• **Reading passage**:
====================

Readit News logoReadit News
tildef · 3 years ago
Cool to see a new general purpose search engine with its own crawler! I tried a couple of queries and it worked fine for me. Searching for for inetdex (https://www.tuxdex.com/?q=inetdex) returns 1,442 documents that apparently just reflect the crawler's user agent though. Might need some tuning. Can you (assuming OP is affiliated with the site) say something about the team and business model, if any? Would also be interesting to hear about what infrastructure you're running on and if there's any plans to open source the crawler.

I really like the minimal/90s look and feel too--keep up the good work, assuming it's not a honeypot! :^)

NoMAD76 · 3 years ago
Yup, a plus from me about the clean 90's look, hope it will stay that way.

Searched for a term, gives +400k results, up to page 80 and still going. Another big plus from me since I just love to search low ranked results, sometimes you find true gems in obscure pages.

tux37 · 3 years ago
it's returns already 2,816 documents. no, that is not a honeypot!
charlieyu1 · 3 years ago
I searched "how to center a div" and seem to find a bug.

It looks like the html tags from one of the search results messed up the page

tux37 · 3 years ago
I can't see any error for the search query "how to center a div", maybe it has been fixed. https://tuxdex.com (Anonymous Search Engine)
sigmoid10 · 3 years ago
It's so anonymous, it's not even filtering html tags.
tux37 · 3 years ago
Of course, html tags are filtered, it is possible that this function is not yet perfect.
marginalia_nu · 3 years ago
Pretty impressive.

====================

• **Supplied material**:
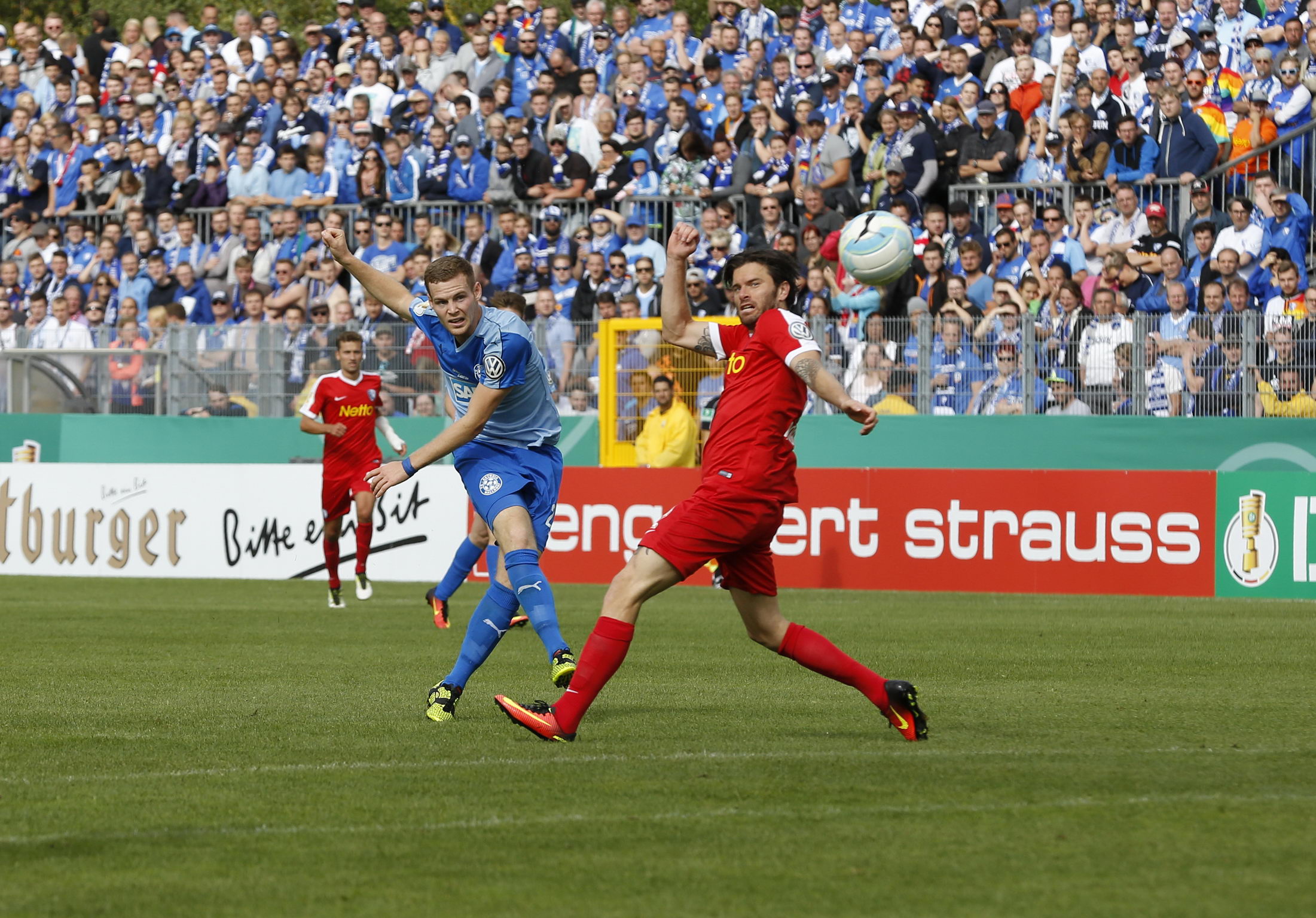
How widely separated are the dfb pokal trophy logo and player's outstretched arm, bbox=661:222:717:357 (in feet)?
35.4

====================

• **Set of tasks**:
- a) Answer these questions about the search engine thread:
(i) How many documents did tildef's search for "inetdex" return?
(ii) What query did charlieyu1 enter before reporting a bug?
(iii) Up to which page of results did NoMAD76 go?
- b) In the search engine thread, give the passage that opens with "Searched for a" and closes with "in obscure pages." again, replacing "true gems" with "hidden treasures".
The listing above is separate material, unrelated to the search engine thread.

• **Responses in order**:
- a)
(i) 1,442 documents
(ii) "how to center a div"
(iii) Page 80

- b)
Searched for a term, gives +400k results, up to page 80 and still going. Another big plus from me since I just love to search low ranked results, sometimes you find hidden treasures in obscure pages.